Pondering the post-Valentine blues, here is a view of two opposite sides of culture that would have very difficult time cohabiting, so to speak. In Pakistan a mob of enraged men (there seem a lot of them in that part of the world) stormed a police station, beating and shooting to death a young couple. The leaders of this mob were members of the female side of the couple, led by her own father, and as the article relates, the 18 year old woman was shot multiple times by her own brother with an AK-47. No one seems to known how many times. Their, or rather, her ‘crime’? She was trying to escape an ‘arranged’ marriage, desiring to marry, and get this, someone she actually loved. I suppose the honour-killing murderous lynch mob thought she would learn to love the man foisted upon her, but she, and likely rightly, thought otherwise.
Ah, Islam, what is thy true nature? Can so-called ‘moderate’ Islam ever succeed against such irrational hordes, when the very religion itself has historically disdained reason, reyling upon the oft-irrational ‘will of Allah’? And here we are in Canada, about to vote on a motion condemning the ill-defined and irrational concept of ‘Islamophobia’, which might include any criticism of such quaint notions as coerced marriage. See my article of yesterday.
On the other side of the marital spectrum from the recently deceased couple (requiescant in pace), we have the apparently-ever-youthful Scarlett Johanssen, a scandalous woman in any objective sense of that term, a veritable coquette who, after her second divorce, has now declared herself done, over, finished with mongamy. Oh, she still gives it admiration, but from afar, but that’s now as far as it goes. Here is the romantic wisdom of the world-weary Johanssen:
“Well, with every gain there’s a loss, right? So that’s a loss. You have to choose a path,” she said. “I think the idea of marriage is very romantic; it’s a beautiful idea, and the practice of it can be a very beautiful thing. I don’t think it’s natural to be a monogamous person. I might be skewered for that, but I think it’s work. It’s a lot of work.
“And the fact that it is such work for so many people — for everyone — the fact of that proves that it is not a natural thing. It’s something I have a lot of respect for and have participated in, but I think it definitely goes against some instinct to look beyond.”
“Being married is different than not being married, and anybody who tells you that it’s the same is lying. It changes things,” she continued. “I have friends who were together for 10 years and then decided to get married, and I’ll ask them on their wedding day or right after if it’s different, and it always is. It is.”
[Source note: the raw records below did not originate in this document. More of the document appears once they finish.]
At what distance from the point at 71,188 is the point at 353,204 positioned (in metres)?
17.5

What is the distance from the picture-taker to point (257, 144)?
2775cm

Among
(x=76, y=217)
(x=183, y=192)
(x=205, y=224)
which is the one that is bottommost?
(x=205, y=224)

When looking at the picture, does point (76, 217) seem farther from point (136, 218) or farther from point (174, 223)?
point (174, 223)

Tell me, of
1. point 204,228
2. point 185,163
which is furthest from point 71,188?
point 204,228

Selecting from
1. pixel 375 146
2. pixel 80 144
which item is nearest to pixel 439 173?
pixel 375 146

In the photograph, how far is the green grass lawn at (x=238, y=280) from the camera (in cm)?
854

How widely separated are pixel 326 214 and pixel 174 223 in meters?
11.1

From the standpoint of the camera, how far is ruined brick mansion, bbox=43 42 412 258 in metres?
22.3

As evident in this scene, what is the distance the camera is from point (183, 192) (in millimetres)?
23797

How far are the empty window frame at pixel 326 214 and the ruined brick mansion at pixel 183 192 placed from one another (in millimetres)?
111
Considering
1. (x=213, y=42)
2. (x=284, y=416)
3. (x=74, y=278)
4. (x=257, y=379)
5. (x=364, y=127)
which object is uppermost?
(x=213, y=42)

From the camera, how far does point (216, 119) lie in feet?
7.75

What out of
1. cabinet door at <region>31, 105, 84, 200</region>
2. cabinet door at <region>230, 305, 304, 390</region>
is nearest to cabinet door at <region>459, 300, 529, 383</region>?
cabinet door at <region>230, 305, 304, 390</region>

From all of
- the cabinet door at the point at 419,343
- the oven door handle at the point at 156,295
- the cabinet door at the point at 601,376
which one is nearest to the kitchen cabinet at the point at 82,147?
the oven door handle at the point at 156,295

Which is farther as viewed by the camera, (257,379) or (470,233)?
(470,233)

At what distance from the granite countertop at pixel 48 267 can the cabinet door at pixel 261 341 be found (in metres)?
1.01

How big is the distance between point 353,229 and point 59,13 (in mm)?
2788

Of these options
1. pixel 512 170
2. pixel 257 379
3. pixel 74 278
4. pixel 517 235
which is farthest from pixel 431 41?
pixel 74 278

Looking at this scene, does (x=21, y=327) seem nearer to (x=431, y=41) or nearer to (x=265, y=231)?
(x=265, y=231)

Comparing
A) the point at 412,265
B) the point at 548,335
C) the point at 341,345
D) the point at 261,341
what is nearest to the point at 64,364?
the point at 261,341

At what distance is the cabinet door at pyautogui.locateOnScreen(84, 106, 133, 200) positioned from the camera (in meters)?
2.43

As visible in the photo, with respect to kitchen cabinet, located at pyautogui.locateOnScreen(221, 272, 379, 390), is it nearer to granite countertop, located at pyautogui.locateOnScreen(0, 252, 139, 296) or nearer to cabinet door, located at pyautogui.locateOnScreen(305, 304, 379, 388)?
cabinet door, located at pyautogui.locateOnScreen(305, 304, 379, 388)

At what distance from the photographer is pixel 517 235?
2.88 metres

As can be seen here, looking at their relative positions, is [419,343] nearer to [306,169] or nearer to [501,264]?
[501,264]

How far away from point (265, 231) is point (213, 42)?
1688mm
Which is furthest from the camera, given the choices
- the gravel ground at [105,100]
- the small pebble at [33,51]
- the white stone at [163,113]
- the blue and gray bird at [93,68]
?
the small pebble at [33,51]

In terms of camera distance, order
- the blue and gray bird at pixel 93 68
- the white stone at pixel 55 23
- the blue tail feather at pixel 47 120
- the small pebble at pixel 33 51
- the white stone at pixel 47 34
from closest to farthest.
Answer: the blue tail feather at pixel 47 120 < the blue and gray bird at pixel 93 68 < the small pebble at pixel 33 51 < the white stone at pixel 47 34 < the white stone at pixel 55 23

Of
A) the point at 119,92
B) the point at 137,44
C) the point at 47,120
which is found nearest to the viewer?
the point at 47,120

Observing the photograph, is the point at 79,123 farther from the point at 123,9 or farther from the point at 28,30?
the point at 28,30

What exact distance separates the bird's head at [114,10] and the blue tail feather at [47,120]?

Ah well. So let me get this straight: Monogamy and marriage are work, they involve sacrifice, therefore, they are not natural. Hmm. That would disqualify almost all professors, athletes, inventors, musicians, authors, mothers and fathers who have raised children through the ages against incredible odds, and, yes, even some actors, at least those who work at their craft.
And marriage being different? Well, of course it is, for it implies fidelity, indissolubilty and an openness to children, providing an environment for them to grown and flourish. I wonder, pace her own words, if Ms. Johanssen has ever really been ‘married’, for has she ever really intended life-long fidelity and indissolubility?
The thing is, Scarlett, even though you won the genetic lottery, so to speak, and, for some reason I personally find difficult to discern, people value your acting, with most of your millions made off the ridiculous Marvel character of the Black Widow, but even though rich and beautiful, your time will run out. You are lready 32, still young in today’s terms, but eventually even your Swedish allure will turn to wrinkles and puffiness. The ravages of time and entropy come to us all, regardless of how much we may hold it back with exercise, kale and medicine.
Then what? We all have to face what we have done with our lives, all the effects of our words and actions, and the last thing we need in this world is more disdain for romance, monogamy, forever-love, marriage, children, and all the joys and sacrifices thereof. Self-absorption is no way to happiness, nor to societal cohesion and continuity.
For whosoever will save his life shall lose it: and whosoever will lose his life for my sake shall find it.